In this implementation, terms (tags) are weighted using the tf-idf model, which essentially means that terms that are rare across the whole corpus have greater values than those that are very common. The idea is that a term that is present in a great number of documents does not provide much specificity; it does not help relate a document to another in particular as much as a term that occurs in only a few documents.

Say we have a corpus with five terms. A document's vector might look like:

[.9, .1, .0, .0, .3]

This document has three terms. The first one has a high value, meaning it is relatively rare across the whole corpus. The second one has a low value, meaning it is much more common. The next two terms are absent from this document, while the last term is present and also somewhat common in the corpus, although not as common as the second term. If, for example, another document contains only the first and last terms, it should be considered more relevant to this document than another that would have just the first and second terms, or just the second and last terms.

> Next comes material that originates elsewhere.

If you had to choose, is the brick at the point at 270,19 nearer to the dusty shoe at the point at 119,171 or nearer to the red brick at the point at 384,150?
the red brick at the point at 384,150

We measure the similarity of two documents by computing the cosine of the angle between their unit vectors. The resulting "score" is bounded in [0, 1]. Two vectors with the same orientation have a cosine similarity of 1. The lower the value, the greater the angle between the vectors; the more "dissimilar" the documents are.

Comparison with the Related Posts plugin

The Related Posts plugin relates articles that have the greatest number of tags in common, without any tag weighting. If many articles match with the same number of tags, they all get the same score. On most web sites, the list of recommended articles is short, so the most relevant ones will often be left out if all have the same score.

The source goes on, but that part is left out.